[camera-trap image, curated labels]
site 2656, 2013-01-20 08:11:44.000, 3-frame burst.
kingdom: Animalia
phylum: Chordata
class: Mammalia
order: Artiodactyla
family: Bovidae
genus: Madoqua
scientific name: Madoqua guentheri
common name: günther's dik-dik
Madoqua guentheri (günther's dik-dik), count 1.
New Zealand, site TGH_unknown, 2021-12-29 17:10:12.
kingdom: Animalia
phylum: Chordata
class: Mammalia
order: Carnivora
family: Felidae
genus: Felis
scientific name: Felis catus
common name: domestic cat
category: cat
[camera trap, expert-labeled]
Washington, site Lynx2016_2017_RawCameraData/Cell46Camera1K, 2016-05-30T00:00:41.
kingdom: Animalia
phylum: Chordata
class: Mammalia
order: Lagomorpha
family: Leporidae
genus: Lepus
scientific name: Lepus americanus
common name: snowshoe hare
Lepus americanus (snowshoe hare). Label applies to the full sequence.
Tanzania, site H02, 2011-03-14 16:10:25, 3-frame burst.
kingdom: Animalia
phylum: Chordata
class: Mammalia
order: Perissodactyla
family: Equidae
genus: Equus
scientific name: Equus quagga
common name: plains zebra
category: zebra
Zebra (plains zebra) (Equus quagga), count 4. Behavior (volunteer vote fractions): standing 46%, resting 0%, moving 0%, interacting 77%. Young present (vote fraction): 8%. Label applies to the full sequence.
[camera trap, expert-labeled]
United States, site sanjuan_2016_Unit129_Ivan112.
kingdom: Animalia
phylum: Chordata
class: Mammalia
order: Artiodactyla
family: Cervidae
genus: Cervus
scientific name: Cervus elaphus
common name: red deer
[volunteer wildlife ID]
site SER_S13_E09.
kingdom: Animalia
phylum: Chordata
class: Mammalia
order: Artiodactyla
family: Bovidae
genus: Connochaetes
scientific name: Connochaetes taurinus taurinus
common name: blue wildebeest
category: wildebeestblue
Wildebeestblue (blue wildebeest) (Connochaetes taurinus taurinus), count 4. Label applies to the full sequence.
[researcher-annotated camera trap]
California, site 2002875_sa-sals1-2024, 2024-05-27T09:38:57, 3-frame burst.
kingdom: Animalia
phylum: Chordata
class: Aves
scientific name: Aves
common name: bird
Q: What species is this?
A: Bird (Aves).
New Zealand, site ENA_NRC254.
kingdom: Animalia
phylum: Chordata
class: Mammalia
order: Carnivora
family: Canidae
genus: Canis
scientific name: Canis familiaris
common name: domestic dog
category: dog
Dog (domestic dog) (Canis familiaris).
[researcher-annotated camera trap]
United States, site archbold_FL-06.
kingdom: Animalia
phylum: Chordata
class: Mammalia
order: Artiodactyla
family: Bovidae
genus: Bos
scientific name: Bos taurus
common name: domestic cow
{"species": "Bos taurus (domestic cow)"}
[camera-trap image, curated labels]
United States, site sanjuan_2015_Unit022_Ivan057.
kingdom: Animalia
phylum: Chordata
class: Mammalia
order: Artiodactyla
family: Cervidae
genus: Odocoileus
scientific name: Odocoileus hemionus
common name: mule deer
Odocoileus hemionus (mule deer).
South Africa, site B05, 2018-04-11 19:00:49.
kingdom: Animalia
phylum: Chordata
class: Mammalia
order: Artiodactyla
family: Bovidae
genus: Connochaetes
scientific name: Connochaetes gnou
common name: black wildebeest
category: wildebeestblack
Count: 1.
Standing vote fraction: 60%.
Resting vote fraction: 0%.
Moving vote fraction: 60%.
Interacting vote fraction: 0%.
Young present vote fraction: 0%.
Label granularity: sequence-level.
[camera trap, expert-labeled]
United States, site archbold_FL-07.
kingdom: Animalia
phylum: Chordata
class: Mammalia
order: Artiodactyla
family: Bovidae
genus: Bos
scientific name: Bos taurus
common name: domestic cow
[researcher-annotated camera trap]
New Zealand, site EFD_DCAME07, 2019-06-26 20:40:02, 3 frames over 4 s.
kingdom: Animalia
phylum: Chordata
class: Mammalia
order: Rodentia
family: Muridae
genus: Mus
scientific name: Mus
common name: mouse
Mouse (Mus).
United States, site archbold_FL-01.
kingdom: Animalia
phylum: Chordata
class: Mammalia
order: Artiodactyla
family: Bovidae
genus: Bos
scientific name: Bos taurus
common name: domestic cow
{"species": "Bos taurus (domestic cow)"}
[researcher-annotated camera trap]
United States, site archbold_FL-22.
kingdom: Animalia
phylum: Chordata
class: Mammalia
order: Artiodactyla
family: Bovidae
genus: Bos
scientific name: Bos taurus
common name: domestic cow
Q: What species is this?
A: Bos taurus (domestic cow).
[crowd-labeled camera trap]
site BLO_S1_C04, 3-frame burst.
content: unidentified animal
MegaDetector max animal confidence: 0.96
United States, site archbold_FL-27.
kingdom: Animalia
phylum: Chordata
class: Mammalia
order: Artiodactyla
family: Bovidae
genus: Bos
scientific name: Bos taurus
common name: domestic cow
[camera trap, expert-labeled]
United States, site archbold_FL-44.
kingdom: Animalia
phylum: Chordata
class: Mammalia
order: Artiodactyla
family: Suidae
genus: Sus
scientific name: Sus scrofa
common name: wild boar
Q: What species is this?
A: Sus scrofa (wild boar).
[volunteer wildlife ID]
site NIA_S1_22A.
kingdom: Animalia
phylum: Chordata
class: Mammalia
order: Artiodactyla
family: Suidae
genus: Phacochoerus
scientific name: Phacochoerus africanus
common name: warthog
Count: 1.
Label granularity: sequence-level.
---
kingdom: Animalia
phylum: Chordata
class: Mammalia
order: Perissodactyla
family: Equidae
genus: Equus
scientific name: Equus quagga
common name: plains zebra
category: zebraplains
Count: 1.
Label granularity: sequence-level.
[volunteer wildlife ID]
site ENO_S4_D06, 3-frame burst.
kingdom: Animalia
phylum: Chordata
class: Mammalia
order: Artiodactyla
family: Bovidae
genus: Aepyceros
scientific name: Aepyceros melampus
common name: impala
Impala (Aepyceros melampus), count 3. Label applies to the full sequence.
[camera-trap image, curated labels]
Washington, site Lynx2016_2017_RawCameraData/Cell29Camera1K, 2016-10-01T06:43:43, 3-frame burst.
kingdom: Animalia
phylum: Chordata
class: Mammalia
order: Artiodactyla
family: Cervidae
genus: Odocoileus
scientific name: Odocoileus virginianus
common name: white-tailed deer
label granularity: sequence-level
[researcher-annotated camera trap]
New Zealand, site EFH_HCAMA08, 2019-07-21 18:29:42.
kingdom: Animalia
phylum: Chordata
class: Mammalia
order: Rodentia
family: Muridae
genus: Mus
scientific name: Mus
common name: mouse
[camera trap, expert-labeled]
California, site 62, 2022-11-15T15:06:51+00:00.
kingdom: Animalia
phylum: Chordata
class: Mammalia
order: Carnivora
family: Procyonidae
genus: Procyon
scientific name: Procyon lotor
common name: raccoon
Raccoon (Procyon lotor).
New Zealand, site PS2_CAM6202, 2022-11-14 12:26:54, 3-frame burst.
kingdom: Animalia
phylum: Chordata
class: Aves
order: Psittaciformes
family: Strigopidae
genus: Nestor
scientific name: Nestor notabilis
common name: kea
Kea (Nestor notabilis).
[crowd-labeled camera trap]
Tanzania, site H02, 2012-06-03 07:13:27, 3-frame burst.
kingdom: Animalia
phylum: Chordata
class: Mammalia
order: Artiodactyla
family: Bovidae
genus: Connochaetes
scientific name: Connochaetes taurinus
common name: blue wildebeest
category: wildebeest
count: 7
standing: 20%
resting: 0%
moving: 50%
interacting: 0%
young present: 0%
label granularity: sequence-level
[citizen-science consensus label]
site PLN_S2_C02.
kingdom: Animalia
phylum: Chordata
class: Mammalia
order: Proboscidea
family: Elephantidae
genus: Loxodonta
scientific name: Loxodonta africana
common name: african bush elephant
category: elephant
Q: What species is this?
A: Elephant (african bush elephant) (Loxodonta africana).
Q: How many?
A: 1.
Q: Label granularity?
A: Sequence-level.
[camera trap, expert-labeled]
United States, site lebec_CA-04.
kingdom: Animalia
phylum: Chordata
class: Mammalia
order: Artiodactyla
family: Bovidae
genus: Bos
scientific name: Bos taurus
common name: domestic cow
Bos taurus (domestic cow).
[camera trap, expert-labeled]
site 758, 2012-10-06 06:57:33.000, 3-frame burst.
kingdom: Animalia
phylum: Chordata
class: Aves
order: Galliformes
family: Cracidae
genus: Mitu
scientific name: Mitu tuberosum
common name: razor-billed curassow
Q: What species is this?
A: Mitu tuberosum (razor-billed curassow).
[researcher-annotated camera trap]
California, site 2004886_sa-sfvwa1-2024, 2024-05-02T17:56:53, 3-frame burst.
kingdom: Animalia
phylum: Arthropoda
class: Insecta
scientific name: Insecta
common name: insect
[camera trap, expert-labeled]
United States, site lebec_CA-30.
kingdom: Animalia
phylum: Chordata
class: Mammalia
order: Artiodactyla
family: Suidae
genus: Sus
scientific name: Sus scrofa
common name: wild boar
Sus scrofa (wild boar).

_ _ _ _ _ _ _

In the material above, how many lines include the word "Washington"? Answer with the number only.

* _Answer area_: 2